On the student side, a similar scoring system is implemented for ranking tutor profiles as explained in the pseudo-code in Figure 7. For each matched interested subject (so there can be multiple), a score of 10000 is awarded to that tutor. Then, the same scoring for a matched address applies. This allows the most suited tutor to be ranked at the very top, for example a tutor with the same multiple interested subject as a student.

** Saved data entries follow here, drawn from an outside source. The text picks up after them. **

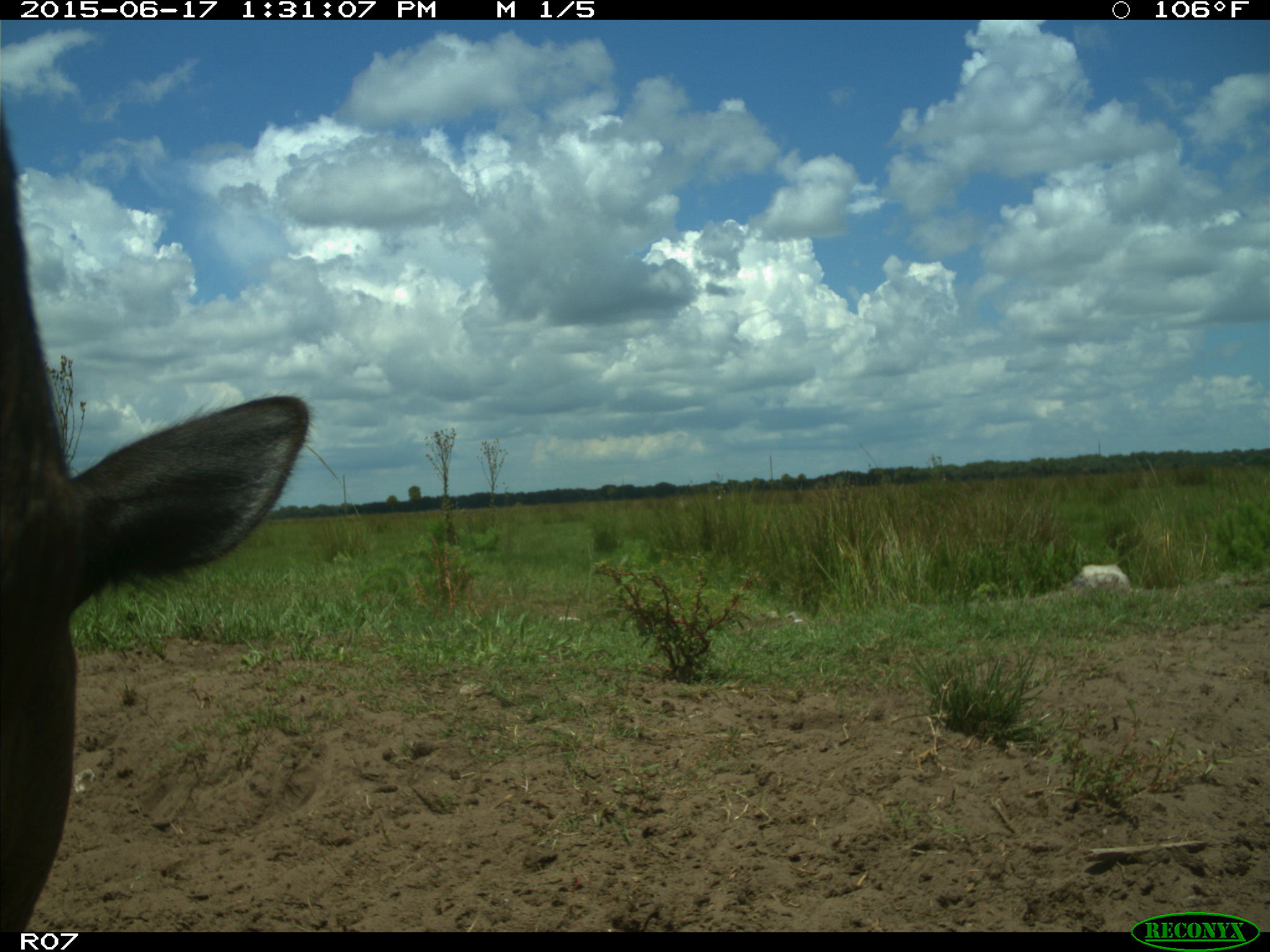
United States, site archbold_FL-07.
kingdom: Animalia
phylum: Chordata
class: Mammalia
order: Artiodactyla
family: Bovidae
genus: Bos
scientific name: Bos taurus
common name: domestic cow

Figure 7: Pseudocode for scoring tutors on the student side.

The two scoring algorithms are a practical alternative to big data analysis, as from experience, there are only a handful of suitable requests for tutors every day and the metrics used in the scoring system stem from real concerns from tutors.

Management of User Profile Uploads

Profile pictures and materials uploaded by tutors in the “Profile” pages are stored directly in the backend inside the directory “Uploads”, within which the file structure in Figure 8 is used to manage user uploads. For each user, a directory with his user ID is created. Inside, his profile picture is saved with the name “profilepicture.jpeg” alongside a directory called “notes”. Inside “notes”, all the materials uploaded by that tutor (students cannot upload any files in their “Profile” pages) are stored with the original file name. There is no limitation on the number nor file type of the files.

Figure 8: Illustration of the file structure used to store user profile uploads in the directory “uploads” at the back end.

Assumptions

New users are required to provide a phone number during the sign-up process of Tutor Today. It is assumed that acquiring a phone number in Hong Kong involves registering the real name of the person. Therefore, by linking accounts to verified phone numbers, the platform can have a higher level of confidence in the authenticity of user identities, ensuring a trusted and secure environment.

It is also assumed that students on Tutor Today possess the ability to pay tutors through traditional cash-based methods or digital payment platforms without the aid of the platform. Tutor Today does not control nor support the financial transactions between students and tutors but provides freedom for tutors and students to select their preferred payment methods.

Tutor Today operates under the assumption that all users are with no malicious intent, as all files uploaded to the back end are not scanned for viruses. Tutors are free to upload any type of teaching materials including malware. They may corrupt and break the backend of Tutor Today, or be downloaded by unsuspected students.